#### [PASSAGE]

=== Section Start ===

Some people in London seem to think so. They demonstrated outside the mayor's office on Sunday, demanding that laws be passed that protect overweight people from prejudice.
They are following the lead of San Francisco, where a law bans so called "fat-ism" in housing and employment. It also stops doctors from pressing patients to slim down.
San Francisco lawyer Sondra Solway told BBC News, "The San Francisco ordinance says you may want to mention weight to the patient but if the patient says they do not want to talk about that then you are asked to respect those wishes."
Back in London, members of the Size Acceptance Movement said they constantly face discrimination because of their waistlines. Kathryn Szrodecki said that in the UK fat people are stared at, pointed at, talked about and attacked. "I have been discriminated against - I am a YMCA qualified fitness instructor, but I have gone for jobs and been laughed off the premises."

=== Section End ===

#### [REQUIRED ACTION 1]
Quote the passage on weight discrimination from "Some people in" to "people from prejudice.".
#### [REQUIRED ACTION 2]
Extend the passage on weight discrimination, picking up after its final sentence.

#### [PROVIDED DATA]
=== Section Start ===

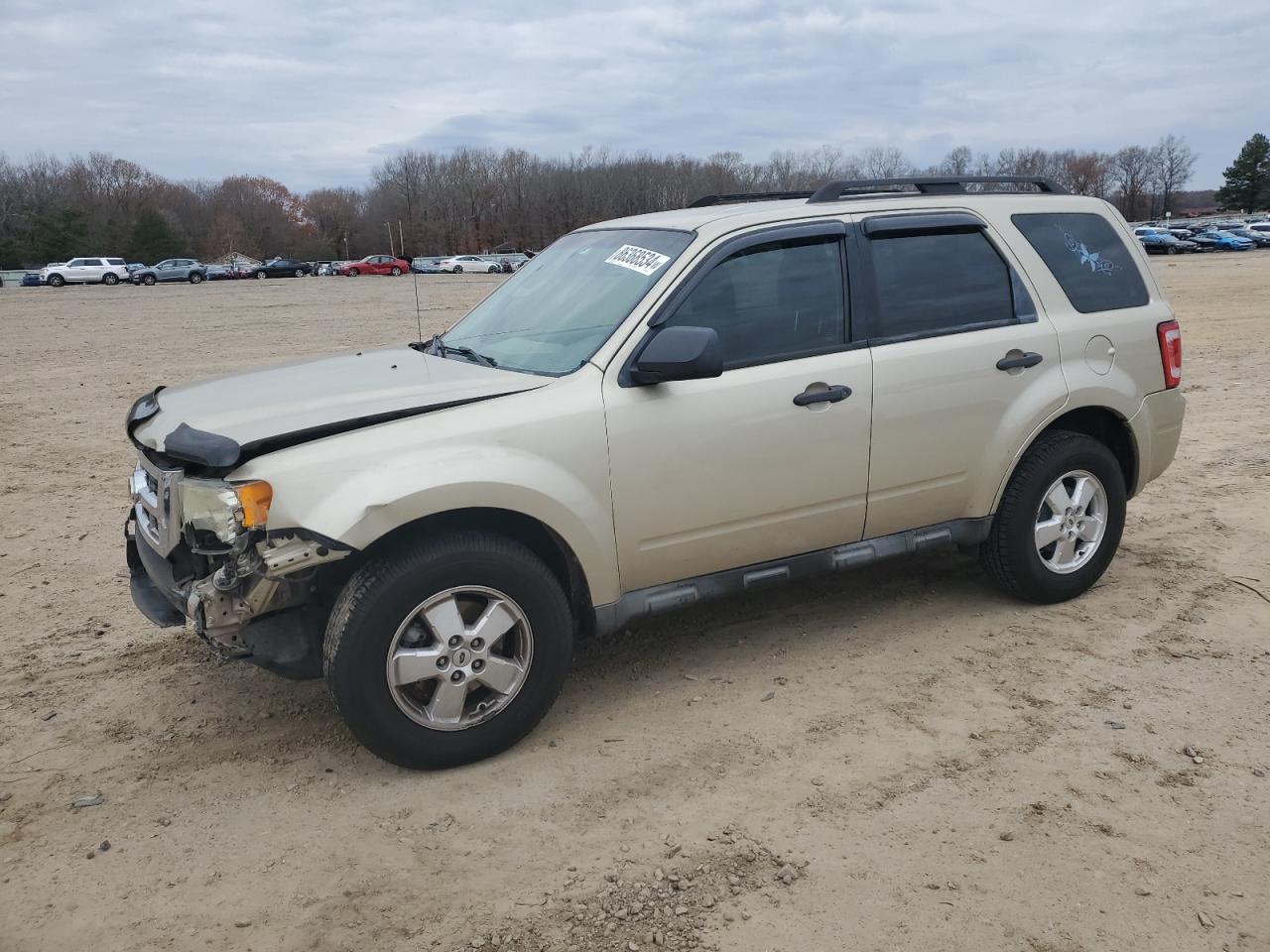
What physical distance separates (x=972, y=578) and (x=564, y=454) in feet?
9.55

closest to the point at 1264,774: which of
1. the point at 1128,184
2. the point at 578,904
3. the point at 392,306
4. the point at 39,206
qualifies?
the point at 578,904

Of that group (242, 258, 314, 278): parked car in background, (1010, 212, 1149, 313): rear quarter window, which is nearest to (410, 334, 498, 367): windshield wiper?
(1010, 212, 1149, 313): rear quarter window

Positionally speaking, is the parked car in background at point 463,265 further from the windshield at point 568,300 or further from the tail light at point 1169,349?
the tail light at point 1169,349

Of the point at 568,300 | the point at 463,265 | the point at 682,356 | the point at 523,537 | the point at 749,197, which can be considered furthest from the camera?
the point at 463,265

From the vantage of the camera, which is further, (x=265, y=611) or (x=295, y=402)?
(x=295, y=402)

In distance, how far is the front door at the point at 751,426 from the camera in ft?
13.1

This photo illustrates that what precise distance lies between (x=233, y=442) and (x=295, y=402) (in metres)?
0.45

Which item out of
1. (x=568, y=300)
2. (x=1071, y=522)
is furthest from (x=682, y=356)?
(x=1071, y=522)

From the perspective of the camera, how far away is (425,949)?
2.87 meters

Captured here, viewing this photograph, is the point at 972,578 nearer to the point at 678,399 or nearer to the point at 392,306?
the point at 678,399

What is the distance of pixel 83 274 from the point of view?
2192 inches

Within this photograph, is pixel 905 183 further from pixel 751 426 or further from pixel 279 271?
pixel 279 271

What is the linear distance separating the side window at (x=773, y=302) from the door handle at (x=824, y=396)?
0.18 m

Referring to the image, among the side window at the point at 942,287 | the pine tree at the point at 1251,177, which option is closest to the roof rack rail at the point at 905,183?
the side window at the point at 942,287
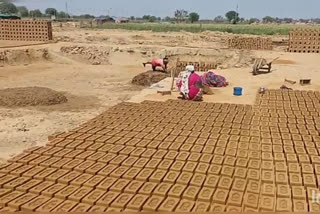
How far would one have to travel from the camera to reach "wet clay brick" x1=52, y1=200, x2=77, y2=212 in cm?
332

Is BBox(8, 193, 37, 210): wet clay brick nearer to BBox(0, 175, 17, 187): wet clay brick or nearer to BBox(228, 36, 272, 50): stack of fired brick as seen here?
BBox(0, 175, 17, 187): wet clay brick

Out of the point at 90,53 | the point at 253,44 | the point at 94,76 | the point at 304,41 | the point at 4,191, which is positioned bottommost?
the point at 94,76

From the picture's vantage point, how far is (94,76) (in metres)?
16.6

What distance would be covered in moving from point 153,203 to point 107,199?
467mm

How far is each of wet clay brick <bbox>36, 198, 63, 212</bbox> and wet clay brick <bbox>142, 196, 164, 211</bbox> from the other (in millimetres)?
865

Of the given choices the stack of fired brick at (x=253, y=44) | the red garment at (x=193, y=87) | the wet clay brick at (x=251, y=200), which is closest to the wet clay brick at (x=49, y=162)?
the wet clay brick at (x=251, y=200)

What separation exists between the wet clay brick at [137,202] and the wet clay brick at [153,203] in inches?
1.6

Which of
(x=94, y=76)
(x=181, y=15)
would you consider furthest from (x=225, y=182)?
(x=181, y=15)

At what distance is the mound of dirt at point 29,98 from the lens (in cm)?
1033

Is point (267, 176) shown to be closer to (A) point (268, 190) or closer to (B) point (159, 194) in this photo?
(A) point (268, 190)

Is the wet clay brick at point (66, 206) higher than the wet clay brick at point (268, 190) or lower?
lower

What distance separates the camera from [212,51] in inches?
789

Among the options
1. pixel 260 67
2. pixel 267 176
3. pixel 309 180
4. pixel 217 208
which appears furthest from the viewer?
pixel 260 67

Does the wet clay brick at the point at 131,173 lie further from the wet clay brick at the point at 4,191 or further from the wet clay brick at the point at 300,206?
the wet clay brick at the point at 300,206
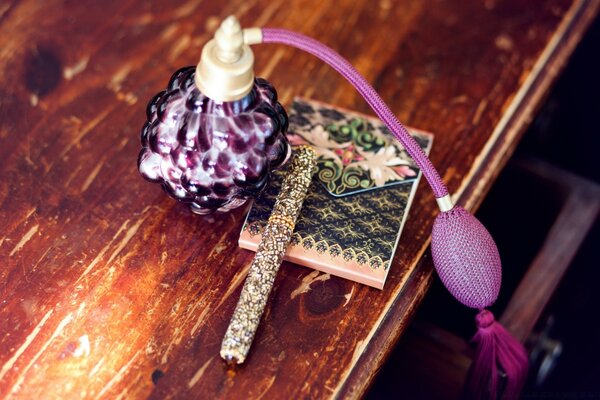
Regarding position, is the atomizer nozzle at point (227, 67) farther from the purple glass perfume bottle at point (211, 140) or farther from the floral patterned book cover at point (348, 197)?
the floral patterned book cover at point (348, 197)

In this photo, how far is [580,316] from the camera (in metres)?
1.28

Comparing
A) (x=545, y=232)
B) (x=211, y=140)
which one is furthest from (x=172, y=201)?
(x=545, y=232)

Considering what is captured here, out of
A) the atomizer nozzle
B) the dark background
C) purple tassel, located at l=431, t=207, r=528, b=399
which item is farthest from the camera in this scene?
the dark background

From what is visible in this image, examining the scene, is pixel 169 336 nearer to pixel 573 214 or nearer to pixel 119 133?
pixel 119 133

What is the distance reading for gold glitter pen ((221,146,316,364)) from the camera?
0.62 meters

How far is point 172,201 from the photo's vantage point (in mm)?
746

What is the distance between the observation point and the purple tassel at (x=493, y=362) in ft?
2.41

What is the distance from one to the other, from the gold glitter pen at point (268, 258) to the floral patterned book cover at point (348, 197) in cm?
3

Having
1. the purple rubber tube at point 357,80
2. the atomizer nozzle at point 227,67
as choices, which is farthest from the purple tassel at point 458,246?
the atomizer nozzle at point 227,67

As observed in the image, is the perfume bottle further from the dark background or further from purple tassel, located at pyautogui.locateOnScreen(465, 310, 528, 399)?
the dark background

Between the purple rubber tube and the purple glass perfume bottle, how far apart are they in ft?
0.17

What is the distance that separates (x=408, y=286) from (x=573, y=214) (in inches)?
13.9

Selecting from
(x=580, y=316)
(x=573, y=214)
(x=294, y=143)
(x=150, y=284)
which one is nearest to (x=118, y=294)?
(x=150, y=284)

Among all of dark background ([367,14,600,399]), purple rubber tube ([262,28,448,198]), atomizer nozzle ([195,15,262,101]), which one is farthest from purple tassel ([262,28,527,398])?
dark background ([367,14,600,399])
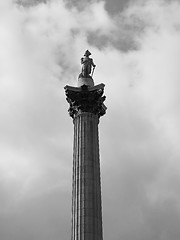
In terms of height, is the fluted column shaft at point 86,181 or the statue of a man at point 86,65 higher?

=== Section End ===

#### [WRITTEN RESPONSE 1]
Some people in London seem to think so. They demonstrated outside the mayor's office on Sunday, demanding that laws be passed that protect overweight people from prejudice.

#### [WRITTEN RESPONSE 2]
Marsha Coupe said. "I have been punched, I have had beer thrown in my face, I have had people attack me on the train. They say 'Move out of the way fatty! Well person coming down the aisle!'"
Dr. Ian Campbell of the charity Weight Concern said even if a law were passed, he doubts it would have any immediate effect on the situation. "People who are very overweight do experience a lot of prejudice both in their social life and working life and do need some protection."
But there may not even be a need for such a law. A spokesman for the Equality and Human Rights Commission said size was already protected by the legislation if it were caused by a disability: "Potentially human rights legislation would also cover people by protecting their right to work."